I remember discussing a similar problem with RHEL-7 kexec-tools upstream (see <http://lists.infradead.org/pipermail/kexec/2020-March/024603.html>) which was reported for a use-case targeting saving vmcore on iSCSI server.

But, I think the root-cause seems to be the same:
- Basically whenever a File System Check (fsck) starts on the underlying dump target (targeted for saving vmcore) in the kdump kernel, we have issues reported with kdump failure (either 'dracut-initqueue timeout' starts or we have a kdump failure - as you shared),

- In all such cases, if we drop to kdump shell (by specifying 'default=shell' in the kdump.conf configuration file) and manually mount the intended dump target,  the mount is successful and thereafter we can save vmcore manually on the intended dump target (as fsck was able to run in the meanwhile and the intended dump target can now be found).

So, I think adding some kind of a retry/timeout attempt while trying to find intended dump target might help and probably adding it `kdump-lib-initramfs.sh` makes more sense.

I will do some debugging and get back with a suggestion/possible fix.

Thanks,
Bhupesh

Comment 5 Steve Bonds 2020-03-16 21:12:00 UTC

It seems unlikely that the delays in my specific case are fsck-related because XFS doesn't actually do any fsck. Instead it prints a misleading error message. (See https://bugzilla.redhat.com/show_bug.cgi?id=1546294) :-)

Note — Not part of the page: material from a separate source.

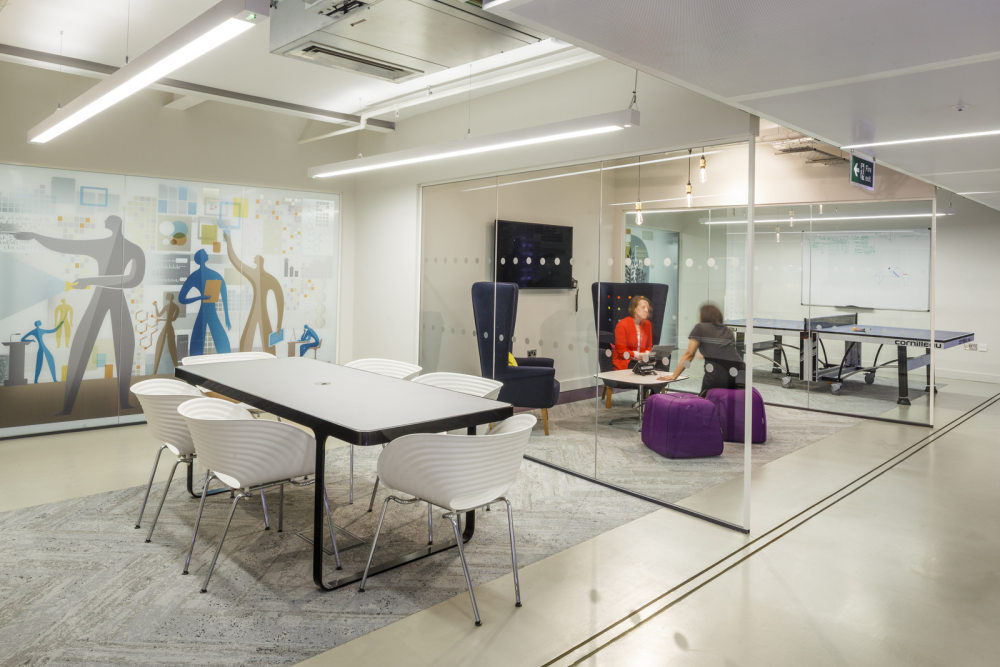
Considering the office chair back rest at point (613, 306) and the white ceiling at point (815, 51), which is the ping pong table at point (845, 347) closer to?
the office chair back rest at point (613, 306)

My suggestion would be to allow systemd to retry the failed crash steps several times. This looked like a good source for how to do that:

https://stackoverflow.com/questions/39284563/how-to-set-up-a-systemd-service-to-retry-5-times-on-a-cycle-of-30-seconds

Systemd retries would cover all possible failures to make the process more resilient.

To cover my specific issue, a targeted retry of the `findmnt` commands would be a nice addition to the general retry above.

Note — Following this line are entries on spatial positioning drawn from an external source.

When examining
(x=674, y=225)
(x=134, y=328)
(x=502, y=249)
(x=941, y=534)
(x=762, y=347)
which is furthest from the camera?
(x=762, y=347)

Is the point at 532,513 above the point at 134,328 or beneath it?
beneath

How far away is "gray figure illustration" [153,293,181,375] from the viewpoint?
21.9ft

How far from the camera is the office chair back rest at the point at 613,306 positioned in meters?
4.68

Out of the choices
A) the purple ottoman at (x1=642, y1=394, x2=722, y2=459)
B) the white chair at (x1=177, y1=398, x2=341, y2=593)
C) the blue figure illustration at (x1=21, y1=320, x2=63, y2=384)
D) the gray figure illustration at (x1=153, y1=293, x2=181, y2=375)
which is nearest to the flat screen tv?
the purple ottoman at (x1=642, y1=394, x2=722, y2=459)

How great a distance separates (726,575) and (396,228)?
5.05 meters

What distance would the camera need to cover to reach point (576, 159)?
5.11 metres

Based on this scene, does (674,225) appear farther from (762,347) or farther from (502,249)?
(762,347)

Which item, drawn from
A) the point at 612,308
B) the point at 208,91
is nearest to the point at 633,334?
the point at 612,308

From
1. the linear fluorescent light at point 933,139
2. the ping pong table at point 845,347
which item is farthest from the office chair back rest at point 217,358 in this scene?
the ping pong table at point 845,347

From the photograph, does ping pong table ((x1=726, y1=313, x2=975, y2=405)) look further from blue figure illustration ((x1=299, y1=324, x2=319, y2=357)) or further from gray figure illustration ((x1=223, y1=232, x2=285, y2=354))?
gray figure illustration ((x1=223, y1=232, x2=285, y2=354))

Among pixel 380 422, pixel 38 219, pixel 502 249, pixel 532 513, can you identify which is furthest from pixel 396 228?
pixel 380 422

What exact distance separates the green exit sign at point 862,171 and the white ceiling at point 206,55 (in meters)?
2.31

I see you marked `needinfo`. What information can I provide?

Comment 6 Bhupesh Sharma 2020-03-17 20:47:43 UTC

(In reply to Steve Bonds from comment #5)
> It seems unlikely that the delays in my specific case are fsck-related
> because XFS doesn't actually do any fsck. Instead it prints a misleading
> error message. (See https://bugzilla.redhat.com/show_bug.cgi?id=1546294) :-)

Right, in this case, it might be a misleading fsck-related debug print, but like I shared, we have had similar issues
reported with other setups - such as iSCSI setups as well.

> My suggestion would be to allow systemd to retry the failed crash steps
> several times. This looked like a good source for how to do that:
> 
> https://stackoverflow.com/questions/39284563/how-to-set-up-a-systemd-service-
> to-retry-5-times-on-a-cycle-of-30-seconds
> 
> Systemd retries would cover all possible failures to make the process more
> resilient.
> 
> To cover my specific issue, a targeted retry of the `findmnt` commands would
> be a nice addition to the general retry above.

I think this would be a much better approach.
 
> I see you marked `needinfo`. What information can I provide?

I think the XFS related misleading error message was what I was wondering about. Thanks for clarifying the same.

I would work on a possible solution and share it shortly. Would need your help in verifying the same as I don't have a setup available right now, where this can be reproduced reliably.

Thanks.

Comment 8 Steve Bonds 2020-05-06 19:06:16 UTC

We're seeing this more and more on our Oracle Linux servers. You may hear from them since we're pursuing a solution as part of a service request there.

Our current workaround is the following added to /usr/lib/dracut/modules.d/99kdumpbase/kdump.sh before regenerating the kdump initrd files:

    # Avoid upstream race condition. Provide useful output to the impatient sysadmin
    for timeleft in {15..1}; do
      echo "kdump $timeleft second wait to avoid race conditions" > /dev/console
      sleep 1
    done

Based on testing from our affected servers, the mount typically completes within one or two seconds and usb settles within 7 seconds, so 15 seconds is plenty of overkill.

Comment 14 RHEL Program Management 2021-09-02 07:27:04 UTC

After evaluating this issue, there are no plans to address it further or fix it in an upcoming release.  Therefore, it is being closed.  If plans change such that this issue will be fixed in an upcoming release, then the bug can be reopened.